Source document:
* * * *
The MPU6050 is a 6-axis inertial measurement unit (IMU) that combines a 3-axis gyroscope and a 3-axis accelerometer in a single compact chip. It is widely used in drones, self-balancing robots, motion-tracking systems, gaming controllers, and gesture-recognition devices.
By measuring both acceleration and rotational movement, the MPU6050 can determine an object’s orientation, tilt, and motion in real time. Its small size, low power consumption, and ease of interfacing with microcontrollers have made it one of the most popular motion sensors for embedded systems, robotics, and DIY electronics projects.
What is MPU6050?

The MPU6050 combines a 3-axis gyroscope and a 3-axis accelerometer on the same silicon die, together with an onboard Digital Motion Processor (DMP) that processes complex 6-axis MotionFusion algorithms. The DMP incorporates InvenSense’s MotionFusion and run-time calibration firmware, eliminating the costly and complex selection, qualification, and system-level integration of discrete devices in motion-enabled products.
The MPU6050 supports I2C communications at up to 400kHz and has a VLOGIC pin that defines its interface voltage levels. It also exposes an auxiliary I2C bus that allows an external magnetometer or pressure sensor to be connected, with the DMP handling the fusion of all incoming data and presenting a unified output to the host — no intervention from the host processor required during operation.
* * * *
Available data:
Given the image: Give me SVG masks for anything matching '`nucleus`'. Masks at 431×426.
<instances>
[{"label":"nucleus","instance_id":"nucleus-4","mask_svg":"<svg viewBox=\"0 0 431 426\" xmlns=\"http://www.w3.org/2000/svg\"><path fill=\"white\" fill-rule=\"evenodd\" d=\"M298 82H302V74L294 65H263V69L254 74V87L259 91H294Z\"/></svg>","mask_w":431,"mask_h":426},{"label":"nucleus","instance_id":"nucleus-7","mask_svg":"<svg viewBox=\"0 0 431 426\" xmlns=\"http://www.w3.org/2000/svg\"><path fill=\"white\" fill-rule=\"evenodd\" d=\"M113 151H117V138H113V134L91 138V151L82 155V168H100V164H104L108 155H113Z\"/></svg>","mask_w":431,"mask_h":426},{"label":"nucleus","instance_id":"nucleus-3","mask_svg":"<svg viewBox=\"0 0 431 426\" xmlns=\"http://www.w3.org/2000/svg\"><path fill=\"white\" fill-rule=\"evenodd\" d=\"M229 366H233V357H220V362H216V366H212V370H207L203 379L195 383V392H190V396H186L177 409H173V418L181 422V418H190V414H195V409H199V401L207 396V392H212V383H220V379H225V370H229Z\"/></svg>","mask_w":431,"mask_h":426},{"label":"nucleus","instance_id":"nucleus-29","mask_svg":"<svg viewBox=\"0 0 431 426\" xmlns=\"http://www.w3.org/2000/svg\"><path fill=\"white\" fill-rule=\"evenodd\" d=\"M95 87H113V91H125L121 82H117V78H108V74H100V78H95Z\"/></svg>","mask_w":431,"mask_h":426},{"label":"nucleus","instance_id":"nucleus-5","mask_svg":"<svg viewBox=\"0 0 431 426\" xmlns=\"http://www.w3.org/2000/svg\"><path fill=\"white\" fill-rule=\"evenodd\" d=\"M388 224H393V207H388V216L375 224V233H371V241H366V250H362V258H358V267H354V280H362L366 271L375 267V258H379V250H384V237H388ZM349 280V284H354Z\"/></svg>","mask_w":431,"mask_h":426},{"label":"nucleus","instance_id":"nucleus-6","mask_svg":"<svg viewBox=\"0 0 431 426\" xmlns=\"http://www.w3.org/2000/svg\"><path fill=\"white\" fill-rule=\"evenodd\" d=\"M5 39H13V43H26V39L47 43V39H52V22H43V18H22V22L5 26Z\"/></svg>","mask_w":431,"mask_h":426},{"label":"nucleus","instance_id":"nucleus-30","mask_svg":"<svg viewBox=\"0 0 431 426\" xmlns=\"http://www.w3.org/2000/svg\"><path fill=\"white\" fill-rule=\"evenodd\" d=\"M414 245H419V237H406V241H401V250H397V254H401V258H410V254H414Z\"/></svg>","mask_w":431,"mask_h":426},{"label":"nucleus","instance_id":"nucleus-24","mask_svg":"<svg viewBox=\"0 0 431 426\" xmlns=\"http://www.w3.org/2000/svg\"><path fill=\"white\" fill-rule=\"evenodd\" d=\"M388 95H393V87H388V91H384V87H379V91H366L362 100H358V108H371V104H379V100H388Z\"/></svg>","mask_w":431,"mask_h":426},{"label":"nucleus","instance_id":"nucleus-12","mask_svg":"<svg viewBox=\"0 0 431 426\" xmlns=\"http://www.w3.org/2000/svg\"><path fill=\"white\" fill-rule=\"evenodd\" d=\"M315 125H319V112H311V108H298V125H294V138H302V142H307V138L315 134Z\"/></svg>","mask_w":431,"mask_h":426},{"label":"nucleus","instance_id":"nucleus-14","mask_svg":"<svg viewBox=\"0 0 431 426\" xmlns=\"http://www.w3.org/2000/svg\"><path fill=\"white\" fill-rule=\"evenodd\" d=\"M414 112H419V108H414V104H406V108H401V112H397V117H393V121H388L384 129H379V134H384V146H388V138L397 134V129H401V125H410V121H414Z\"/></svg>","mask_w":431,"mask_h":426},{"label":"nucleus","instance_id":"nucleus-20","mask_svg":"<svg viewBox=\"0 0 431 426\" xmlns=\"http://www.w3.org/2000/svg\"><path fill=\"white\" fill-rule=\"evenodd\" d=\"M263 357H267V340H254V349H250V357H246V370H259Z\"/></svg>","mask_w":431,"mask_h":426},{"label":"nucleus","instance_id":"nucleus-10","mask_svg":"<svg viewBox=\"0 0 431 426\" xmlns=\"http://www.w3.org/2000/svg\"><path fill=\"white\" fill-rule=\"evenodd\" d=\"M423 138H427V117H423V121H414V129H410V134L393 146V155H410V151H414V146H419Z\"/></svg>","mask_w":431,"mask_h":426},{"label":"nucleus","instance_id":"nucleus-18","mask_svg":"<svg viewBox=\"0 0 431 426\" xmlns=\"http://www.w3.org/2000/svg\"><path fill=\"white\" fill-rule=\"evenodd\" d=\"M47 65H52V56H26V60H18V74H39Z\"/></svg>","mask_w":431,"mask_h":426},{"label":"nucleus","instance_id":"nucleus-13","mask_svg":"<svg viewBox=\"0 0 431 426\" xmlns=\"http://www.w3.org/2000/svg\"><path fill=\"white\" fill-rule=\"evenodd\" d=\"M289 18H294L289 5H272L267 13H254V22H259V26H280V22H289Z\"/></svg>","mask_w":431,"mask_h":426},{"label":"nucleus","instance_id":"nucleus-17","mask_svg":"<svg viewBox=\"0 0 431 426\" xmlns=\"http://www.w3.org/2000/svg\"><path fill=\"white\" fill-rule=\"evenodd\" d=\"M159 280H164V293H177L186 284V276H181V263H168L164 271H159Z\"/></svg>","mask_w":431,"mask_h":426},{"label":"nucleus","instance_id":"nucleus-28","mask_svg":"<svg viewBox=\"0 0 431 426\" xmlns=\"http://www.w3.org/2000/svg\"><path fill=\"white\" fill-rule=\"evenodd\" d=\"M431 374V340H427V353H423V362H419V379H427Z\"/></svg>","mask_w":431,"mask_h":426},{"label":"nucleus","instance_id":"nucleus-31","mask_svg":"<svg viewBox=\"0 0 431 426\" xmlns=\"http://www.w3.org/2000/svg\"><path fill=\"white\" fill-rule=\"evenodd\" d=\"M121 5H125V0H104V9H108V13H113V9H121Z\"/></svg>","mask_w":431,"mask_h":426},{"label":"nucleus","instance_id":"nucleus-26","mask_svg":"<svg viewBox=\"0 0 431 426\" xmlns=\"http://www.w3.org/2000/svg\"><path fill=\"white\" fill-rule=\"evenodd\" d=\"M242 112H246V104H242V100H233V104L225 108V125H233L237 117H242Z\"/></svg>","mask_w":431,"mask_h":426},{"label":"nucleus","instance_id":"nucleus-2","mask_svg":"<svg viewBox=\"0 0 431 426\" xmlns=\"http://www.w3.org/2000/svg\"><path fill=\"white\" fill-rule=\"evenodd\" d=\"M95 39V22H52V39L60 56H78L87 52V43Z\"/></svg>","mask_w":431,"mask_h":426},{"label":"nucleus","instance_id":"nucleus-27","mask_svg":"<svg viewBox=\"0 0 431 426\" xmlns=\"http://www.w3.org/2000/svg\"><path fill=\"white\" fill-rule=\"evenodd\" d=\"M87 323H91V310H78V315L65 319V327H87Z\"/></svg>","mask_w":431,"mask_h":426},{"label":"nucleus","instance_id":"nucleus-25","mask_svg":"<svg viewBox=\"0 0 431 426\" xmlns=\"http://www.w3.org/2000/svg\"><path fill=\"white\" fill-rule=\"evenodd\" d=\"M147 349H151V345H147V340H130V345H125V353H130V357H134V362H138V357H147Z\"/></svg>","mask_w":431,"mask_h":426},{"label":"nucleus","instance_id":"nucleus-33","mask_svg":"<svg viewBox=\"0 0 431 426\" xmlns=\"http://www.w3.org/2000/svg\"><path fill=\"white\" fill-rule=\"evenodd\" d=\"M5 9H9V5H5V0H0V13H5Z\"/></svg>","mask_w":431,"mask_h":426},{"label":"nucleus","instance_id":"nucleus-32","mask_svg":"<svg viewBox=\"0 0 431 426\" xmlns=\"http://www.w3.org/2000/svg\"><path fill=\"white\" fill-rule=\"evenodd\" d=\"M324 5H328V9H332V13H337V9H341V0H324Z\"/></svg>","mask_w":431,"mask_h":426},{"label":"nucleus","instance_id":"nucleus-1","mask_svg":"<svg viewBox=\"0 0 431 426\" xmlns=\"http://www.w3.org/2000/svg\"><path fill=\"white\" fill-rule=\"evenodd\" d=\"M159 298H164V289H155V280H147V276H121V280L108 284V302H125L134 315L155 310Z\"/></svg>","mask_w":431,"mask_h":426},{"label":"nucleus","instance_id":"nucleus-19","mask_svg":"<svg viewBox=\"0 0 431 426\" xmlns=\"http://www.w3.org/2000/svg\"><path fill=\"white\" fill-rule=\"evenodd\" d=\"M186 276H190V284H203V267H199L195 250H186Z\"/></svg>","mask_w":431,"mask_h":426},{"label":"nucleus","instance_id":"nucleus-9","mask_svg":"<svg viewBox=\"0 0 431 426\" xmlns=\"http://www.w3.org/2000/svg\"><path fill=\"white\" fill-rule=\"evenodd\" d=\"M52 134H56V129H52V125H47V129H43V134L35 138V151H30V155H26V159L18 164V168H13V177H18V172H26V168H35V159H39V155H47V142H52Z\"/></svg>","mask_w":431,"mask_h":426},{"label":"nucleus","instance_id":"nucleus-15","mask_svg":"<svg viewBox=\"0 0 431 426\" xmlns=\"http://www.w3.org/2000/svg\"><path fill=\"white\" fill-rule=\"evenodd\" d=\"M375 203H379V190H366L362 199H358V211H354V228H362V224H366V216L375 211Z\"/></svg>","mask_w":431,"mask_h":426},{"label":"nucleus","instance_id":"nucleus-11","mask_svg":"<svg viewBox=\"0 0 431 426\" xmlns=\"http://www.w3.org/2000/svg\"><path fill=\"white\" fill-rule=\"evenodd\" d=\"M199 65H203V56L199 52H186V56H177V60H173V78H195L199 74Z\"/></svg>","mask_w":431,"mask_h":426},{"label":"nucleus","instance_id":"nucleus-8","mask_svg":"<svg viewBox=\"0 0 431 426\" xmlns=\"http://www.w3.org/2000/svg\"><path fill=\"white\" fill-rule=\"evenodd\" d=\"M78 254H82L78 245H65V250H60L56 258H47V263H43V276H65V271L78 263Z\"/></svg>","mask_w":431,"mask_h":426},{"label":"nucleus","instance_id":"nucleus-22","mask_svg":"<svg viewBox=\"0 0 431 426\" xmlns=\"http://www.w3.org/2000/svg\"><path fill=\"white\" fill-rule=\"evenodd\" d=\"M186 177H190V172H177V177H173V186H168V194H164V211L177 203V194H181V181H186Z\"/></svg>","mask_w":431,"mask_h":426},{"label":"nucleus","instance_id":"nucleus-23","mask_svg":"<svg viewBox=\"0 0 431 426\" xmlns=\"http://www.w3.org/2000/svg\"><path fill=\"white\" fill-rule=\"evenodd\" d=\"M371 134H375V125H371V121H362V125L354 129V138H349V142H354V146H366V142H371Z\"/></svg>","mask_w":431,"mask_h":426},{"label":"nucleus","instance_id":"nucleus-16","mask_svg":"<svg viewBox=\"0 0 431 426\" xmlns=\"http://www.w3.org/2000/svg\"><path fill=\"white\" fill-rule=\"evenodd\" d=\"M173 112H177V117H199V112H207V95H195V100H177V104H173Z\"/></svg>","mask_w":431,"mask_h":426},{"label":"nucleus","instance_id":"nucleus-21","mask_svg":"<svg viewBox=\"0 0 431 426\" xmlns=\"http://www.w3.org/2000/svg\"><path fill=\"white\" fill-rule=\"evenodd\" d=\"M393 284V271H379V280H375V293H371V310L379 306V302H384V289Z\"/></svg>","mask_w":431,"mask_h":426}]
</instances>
* * * *
About this exercise:
Continue the text about the MPU6050 sensor, starting after its final sentence.

Answer space:
MPU6050 overview
| Parameter | Value |
|---|---|
| Sensor Type | 6-Axis IMU (3-axis Gyroscope + 3-axis Accelerometer) |
| Supply Voltage (VDD) | 2.375V – 3.46V |
| Logic Level (VLOGIC) | 1.8V – VDD |
| Gyroscope Range | ±250, ±500, ±1000, ±2000 °/s (user-programmable) |
| Accelerometer Range | ±2g, ±4g, ±8g, ±16g (user-programmable) |
| ADC Resolution | 16-bit (gyroscope and accelerometer) |
| Output Type | Digital |
| Communication | I²C (up to 400kHz) |
| I²C Address | 0x68 (AD0 → GND) or 0x69 (AD0 → VDD) |
| Onboard DMP | Yes (Digital Motion Processor) |
| Temperature Sensor | Yes (onboard) |
| Shock Tolerance | 10,000g |
| Package | 4 × 4 × 0.9mm QFN (24-pin) |
| Compatible Boards | Arduino Uno, ESP32, Raspberry Pi |
Pinout

The bare MPU6050 IC is a 24-pin QFN and is not breadboard-compatible. It is almost always used on a breakout module with a standard 8-pin header.
Breakout Module Pinout (8-pin)
| Pin | Name | Type | Description |
|---|---|---|---|
| 1 | VCC | Power | Module supply — 3.3V or 5V (onboard regulator on most modules) |
| 2 | GND | Power | Ground |
| 3 | SCL | Input | I²C clock line |
| 4 | SDA | I/O | I²C data line |
| 5 | XDA | I/O | Auxiliary I²C data — for external magnetometer or sensor |
| 6 | XCL | Input | Auxiliary I²C clock — for external magnetometer or sensor |
| 7 | AD0 | Input | I²C address select — GND = 0x68, VDD = 0x69 |
| 8 | INT | Output | Interrupt output — goes HIGH when data is ready or threshold triggered |
Note: The AD0 pin selects the least significant bit of the I²C address. Connecting it to GND sets the address to 0x68; connecting it to VDD sets it to 0x69. This allows two MPU6050 modules to share the same I²C bus. If AD0 is left floating, the address defaults to 0x68.
Working principle
The MPU6050 contains two independent MEMS sensing elements — a gyroscope and an accelerometer — both feeding into shared 16-bit ADCs and a common digital interface.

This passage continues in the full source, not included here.